Por Lucas Cachan
El pensamiento político de la filosofía aristotélica influyó fuertemente a lo largo de toda la historia. Más allá de que su obra ha tenido diversidad de temas, en “La Política” se destacan asuntos que bien podrían aplicarse, bajo un determinado análisis, a la actualidad política, social y económica. Es así que podemos encontrar distintos ejes analíticos para discutir el papel de los ciudadanos en la democracia liberal.
Según Aristóteles, la principal evidencia de que el ser humano no nace sólo es que éste necesitó de la creación, por cierto natural, del Estado para vivir en una perfecta asociación. El Estado es el último eslabón natural del hombre, que no podría haberlo alcanzado sin el lenguaje como herramienta elemental de comunicación, y es a partir de allí donde la política es una actividad en búsqueda de un orden estable, para construir una justicia posible y un bienestar colectivo.
Pero, ¿cuál es el fin que se intenta perseguir en la actualidad?. Parecería no haber duda de que los vínculos interpersonales son, una vez más, la respuesta para buscar soluciones y dar con una mejor calidad de vida.
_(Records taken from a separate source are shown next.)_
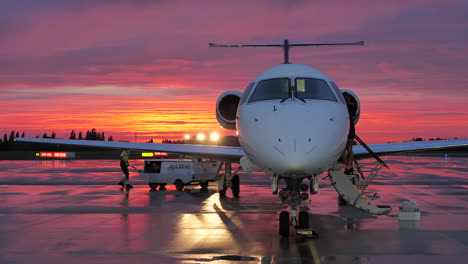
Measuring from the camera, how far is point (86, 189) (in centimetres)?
2223

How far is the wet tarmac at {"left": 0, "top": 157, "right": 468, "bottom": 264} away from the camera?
881cm

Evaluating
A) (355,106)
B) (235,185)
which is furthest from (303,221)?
(235,185)

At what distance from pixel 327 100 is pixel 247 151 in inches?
68.9

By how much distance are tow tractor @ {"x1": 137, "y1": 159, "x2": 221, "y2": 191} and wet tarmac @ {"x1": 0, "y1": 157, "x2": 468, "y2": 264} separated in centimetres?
266

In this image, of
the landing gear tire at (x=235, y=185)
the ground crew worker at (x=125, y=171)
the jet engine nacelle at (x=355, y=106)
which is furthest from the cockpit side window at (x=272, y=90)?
the ground crew worker at (x=125, y=171)

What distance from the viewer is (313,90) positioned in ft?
33.5

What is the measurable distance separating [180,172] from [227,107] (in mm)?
6150

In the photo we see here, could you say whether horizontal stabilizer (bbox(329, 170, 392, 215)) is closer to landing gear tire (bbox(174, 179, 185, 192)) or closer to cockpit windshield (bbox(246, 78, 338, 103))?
cockpit windshield (bbox(246, 78, 338, 103))

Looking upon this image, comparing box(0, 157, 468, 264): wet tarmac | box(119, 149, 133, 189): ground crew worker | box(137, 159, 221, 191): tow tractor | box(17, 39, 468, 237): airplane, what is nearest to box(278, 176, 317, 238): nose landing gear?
box(17, 39, 468, 237): airplane

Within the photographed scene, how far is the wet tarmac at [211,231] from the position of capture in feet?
28.9

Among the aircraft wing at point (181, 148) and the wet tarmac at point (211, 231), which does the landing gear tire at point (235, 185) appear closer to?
the wet tarmac at point (211, 231)

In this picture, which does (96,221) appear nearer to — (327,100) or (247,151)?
(247,151)

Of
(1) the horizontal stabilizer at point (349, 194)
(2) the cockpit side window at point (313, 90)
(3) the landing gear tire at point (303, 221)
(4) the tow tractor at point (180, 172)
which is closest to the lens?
(2) the cockpit side window at point (313, 90)

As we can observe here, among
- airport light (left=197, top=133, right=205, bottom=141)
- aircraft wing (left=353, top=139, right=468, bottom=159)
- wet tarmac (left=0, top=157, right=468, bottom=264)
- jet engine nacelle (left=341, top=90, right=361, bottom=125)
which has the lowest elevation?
wet tarmac (left=0, top=157, right=468, bottom=264)
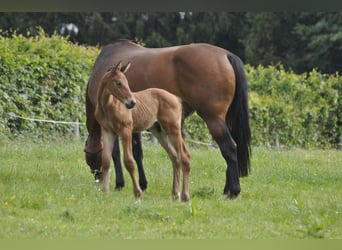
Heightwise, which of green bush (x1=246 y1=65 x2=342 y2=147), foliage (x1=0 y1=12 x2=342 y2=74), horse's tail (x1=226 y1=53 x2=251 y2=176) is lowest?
green bush (x1=246 y1=65 x2=342 y2=147)

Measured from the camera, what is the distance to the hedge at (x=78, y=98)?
13094 millimetres

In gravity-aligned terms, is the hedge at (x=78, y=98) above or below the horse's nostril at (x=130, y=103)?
below

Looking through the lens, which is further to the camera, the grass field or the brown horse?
the brown horse

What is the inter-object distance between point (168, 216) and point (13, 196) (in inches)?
71.6

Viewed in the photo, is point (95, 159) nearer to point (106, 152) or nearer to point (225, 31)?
point (106, 152)

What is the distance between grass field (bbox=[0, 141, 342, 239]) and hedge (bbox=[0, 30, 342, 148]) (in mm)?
1873

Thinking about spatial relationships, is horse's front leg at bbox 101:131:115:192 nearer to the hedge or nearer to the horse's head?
the horse's head

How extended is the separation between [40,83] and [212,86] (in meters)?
6.91

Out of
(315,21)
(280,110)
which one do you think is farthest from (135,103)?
(315,21)

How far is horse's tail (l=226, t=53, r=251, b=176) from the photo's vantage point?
25.6 ft

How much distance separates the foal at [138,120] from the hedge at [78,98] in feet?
19.6

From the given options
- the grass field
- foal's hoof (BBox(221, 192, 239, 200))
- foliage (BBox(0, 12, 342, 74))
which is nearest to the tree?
foliage (BBox(0, 12, 342, 74))

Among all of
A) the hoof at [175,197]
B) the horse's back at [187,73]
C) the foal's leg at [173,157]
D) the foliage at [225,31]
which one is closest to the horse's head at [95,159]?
the horse's back at [187,73]

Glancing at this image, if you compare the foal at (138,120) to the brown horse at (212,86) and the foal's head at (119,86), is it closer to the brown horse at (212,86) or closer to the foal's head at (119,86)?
the foal's head at (119,86)
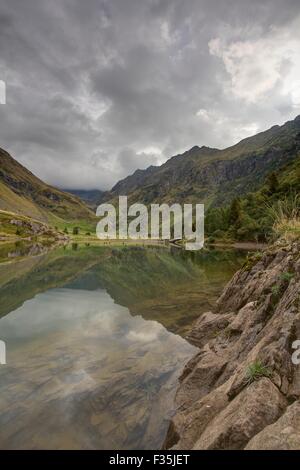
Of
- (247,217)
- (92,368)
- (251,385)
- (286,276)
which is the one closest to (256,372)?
(251,385)

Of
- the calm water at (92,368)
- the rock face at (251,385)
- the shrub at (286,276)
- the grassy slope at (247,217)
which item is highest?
the grassy slope at (247,217)

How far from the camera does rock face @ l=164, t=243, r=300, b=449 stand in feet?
23.0

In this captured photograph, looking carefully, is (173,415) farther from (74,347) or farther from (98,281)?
(98,281)

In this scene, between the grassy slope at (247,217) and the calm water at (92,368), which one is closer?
the calm water at (92,368)

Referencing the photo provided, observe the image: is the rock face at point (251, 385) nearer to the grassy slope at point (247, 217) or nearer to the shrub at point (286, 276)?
the shrub at point (286, 276)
Ese sigue siendo el fin, como una necesidad intrínseca del ser humano, debido a que no podemos vivir uno sin el otro. Innegablemente, el primer paso para alcanzar el bien general es alcanzar una educación de conciencia democrática, la cual daría el entendimiento adecuado de las reglas de la democracia.
Ahora bien, aunque podamos acercar posiciones aristotélicas a la actual realidad de la democracia liberal, algunas con mayor facilidad que otras, resulta por lo menos curiosa la similitud entre lo que para Aristóteles representaba la tiranía y el liberalismo, este último reconvertido en nuestros tiempos en neoliberalismo. El neoliberalismo utiliza los mismos recursos que la tiranía, descripta en “La Política”, usaba para fragmentar las asociaciones, que, a pesar de ser un producto natural del hombre, representó siempre una amenaza. En otras palabras, lo que Aristóteles llamo tiranía, bien podría considerarse ahora como neoliberalismo que, aunque carece de cuerpo político, es la fundamentación de la democracia liberal. De esta manera, el rol de la ciudadanía se encuentra maniatado por las premisas liberales.
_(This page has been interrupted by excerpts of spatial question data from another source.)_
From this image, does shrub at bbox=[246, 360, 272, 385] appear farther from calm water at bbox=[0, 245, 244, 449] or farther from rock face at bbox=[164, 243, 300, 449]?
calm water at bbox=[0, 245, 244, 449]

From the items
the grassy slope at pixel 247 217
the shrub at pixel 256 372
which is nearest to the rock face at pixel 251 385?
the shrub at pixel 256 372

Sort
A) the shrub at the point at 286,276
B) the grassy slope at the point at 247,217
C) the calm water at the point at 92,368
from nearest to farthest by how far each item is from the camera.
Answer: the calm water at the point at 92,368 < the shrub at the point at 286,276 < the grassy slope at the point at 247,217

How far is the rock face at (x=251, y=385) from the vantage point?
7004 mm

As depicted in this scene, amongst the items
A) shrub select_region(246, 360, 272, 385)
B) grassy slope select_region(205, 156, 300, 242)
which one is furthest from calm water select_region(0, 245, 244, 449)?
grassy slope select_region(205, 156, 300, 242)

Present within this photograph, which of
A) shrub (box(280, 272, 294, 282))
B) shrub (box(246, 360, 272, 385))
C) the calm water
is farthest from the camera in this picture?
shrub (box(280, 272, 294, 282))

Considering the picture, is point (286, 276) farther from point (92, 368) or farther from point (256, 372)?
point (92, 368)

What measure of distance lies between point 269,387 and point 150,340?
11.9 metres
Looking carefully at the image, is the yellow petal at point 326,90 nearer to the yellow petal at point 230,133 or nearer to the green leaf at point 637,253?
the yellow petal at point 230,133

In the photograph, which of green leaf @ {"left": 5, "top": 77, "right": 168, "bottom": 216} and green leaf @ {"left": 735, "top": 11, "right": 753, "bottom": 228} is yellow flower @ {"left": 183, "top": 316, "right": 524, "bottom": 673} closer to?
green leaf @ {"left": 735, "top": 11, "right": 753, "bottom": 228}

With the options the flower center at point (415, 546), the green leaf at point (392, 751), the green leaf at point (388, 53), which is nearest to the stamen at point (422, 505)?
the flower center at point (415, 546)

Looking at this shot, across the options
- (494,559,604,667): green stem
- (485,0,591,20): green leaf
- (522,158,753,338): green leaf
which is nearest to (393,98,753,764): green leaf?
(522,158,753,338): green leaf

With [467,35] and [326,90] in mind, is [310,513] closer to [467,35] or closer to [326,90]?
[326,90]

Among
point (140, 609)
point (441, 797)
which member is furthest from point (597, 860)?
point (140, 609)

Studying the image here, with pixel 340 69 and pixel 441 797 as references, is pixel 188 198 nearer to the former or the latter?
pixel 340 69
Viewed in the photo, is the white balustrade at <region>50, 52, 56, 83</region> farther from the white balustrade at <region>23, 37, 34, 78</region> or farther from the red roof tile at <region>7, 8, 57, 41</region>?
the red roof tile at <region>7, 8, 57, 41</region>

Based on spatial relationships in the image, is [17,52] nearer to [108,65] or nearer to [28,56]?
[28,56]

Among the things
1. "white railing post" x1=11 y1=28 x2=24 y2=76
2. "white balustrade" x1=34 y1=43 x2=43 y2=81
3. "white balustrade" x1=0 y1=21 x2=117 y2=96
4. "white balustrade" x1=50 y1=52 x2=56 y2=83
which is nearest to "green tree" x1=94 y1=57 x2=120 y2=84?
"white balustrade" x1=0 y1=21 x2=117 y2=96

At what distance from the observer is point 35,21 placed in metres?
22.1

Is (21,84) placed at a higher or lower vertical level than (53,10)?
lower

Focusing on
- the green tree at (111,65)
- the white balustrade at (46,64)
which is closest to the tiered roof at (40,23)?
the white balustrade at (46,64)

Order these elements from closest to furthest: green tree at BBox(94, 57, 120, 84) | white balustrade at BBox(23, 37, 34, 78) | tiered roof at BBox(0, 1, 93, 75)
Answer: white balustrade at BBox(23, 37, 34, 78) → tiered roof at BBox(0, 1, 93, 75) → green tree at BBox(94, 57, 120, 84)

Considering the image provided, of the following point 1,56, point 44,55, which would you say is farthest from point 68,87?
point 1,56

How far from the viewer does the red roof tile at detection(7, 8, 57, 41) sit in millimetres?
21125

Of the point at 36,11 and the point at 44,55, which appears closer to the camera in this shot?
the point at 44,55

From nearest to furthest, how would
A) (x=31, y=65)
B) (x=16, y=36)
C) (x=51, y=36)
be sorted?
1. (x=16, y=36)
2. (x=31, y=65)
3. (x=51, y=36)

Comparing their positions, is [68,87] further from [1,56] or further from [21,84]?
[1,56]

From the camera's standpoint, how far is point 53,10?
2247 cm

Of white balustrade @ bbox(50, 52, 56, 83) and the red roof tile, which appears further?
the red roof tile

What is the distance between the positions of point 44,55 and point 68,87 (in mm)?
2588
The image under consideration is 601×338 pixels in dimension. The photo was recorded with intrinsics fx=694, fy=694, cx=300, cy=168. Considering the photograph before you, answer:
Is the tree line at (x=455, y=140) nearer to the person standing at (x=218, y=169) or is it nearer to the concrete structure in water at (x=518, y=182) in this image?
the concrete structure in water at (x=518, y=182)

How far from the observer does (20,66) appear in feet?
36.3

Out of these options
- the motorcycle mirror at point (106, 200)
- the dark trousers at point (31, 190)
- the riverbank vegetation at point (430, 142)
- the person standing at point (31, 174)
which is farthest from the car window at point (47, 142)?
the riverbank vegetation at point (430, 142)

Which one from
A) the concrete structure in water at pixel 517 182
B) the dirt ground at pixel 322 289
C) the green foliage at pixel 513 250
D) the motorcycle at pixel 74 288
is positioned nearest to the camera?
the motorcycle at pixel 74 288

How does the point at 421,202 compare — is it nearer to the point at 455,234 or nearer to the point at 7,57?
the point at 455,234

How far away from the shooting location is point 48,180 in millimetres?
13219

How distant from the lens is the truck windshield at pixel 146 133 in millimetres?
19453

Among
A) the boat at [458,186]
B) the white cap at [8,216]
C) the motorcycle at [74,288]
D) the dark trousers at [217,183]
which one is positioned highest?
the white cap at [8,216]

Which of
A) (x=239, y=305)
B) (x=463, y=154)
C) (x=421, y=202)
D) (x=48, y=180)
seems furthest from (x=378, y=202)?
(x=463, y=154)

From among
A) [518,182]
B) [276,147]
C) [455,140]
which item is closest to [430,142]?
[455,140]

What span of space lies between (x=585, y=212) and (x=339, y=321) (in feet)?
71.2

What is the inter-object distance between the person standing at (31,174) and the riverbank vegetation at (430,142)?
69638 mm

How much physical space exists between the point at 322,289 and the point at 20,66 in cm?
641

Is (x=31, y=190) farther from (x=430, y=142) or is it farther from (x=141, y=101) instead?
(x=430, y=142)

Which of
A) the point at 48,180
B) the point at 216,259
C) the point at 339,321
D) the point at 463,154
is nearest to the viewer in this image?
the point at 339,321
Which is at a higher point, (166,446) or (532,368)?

La activación política, por parte de los sectores más postergados, lo que en la Francia revolucionaria fue el “Tercer Estado”, es a lo que el liberalismo ha temido tanto, desde la fundación de las polis griegas. El liberalismo ha aprovechado las grietas y se ha insertado en ellas para justificar y realzar la idea de individualidad, que lleva insoslayablemente al resquebrajamiento de los vínculos interpersonales, los cuales representan, para el liberalismo, la amenaza causal de potenciales líderes populares. La tiranía temía por lo mismo.
El principal objetivo del neoliberalismo es impedir el fomento del valor y confianza de la ciudadanía, imponiéndoles a éstos obstáculos y entretenimientos que generan la diversificación de sus intereses, que curiosamente son convergentes. El ideario liberal sostiene el objetivo de que los actores sociales pierdan la fuerza para crear vínculos personales que, a la postre, sean capaces de desequilibrar el statu quo en la estructura social. La tiranía tenía el mismo objetivo.
Uno de los hitos más importantes que ha alcanzado el neoliberalismo es imponer una ideología con un fuerte componente de prejuicio hacia las demás corrientes de pensamiento. Sin embargo, sería una profunda subestimación creer que el populismo se encuentra en desventaja a la hora de enfrentar fuerzas más poderosas desde lo político y económico, porque estaríamos olvidando justamente que el núcleo de la fuerza popular se encuentra en la política, en una fluida relación de vínculos, desde donde se crean las oportunidades y las nuevas conciencias. El neoliberalismo acepta esta democracia de “orden desordenado”, que consiste en una representatividad mediante el voto que, a su vez, es su única concesión en el ingenuo intento de controlar lo difícilmente controlable; las masas, sus vínculos y sus emociones.